-- EXERCISE --
Could you filter the records below down to the lines that include the word "this"?
========
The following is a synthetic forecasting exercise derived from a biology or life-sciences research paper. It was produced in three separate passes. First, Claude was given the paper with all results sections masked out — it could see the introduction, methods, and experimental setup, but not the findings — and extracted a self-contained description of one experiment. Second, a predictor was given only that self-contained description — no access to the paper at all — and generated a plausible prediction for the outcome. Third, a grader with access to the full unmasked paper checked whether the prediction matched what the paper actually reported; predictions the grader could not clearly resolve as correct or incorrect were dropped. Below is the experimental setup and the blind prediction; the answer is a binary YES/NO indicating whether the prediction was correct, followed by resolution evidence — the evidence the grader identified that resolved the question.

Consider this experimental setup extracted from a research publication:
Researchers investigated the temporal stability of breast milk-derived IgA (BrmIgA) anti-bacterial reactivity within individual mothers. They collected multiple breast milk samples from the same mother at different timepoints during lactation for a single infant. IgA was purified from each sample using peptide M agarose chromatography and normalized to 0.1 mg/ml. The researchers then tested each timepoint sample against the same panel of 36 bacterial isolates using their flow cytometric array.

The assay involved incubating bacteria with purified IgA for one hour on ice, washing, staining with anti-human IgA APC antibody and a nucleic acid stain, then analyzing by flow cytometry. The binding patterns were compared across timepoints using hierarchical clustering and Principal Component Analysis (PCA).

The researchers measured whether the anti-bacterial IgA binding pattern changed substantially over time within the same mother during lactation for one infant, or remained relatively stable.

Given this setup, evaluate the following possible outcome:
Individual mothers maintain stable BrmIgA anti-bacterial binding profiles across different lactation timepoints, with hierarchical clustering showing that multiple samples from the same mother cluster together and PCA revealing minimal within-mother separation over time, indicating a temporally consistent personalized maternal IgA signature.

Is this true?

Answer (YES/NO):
========
-- TASK ANSWER --
Consider this experimental setup extracted from a research publication:
Given this setup, evaluate the following possible outcome:
Is this true?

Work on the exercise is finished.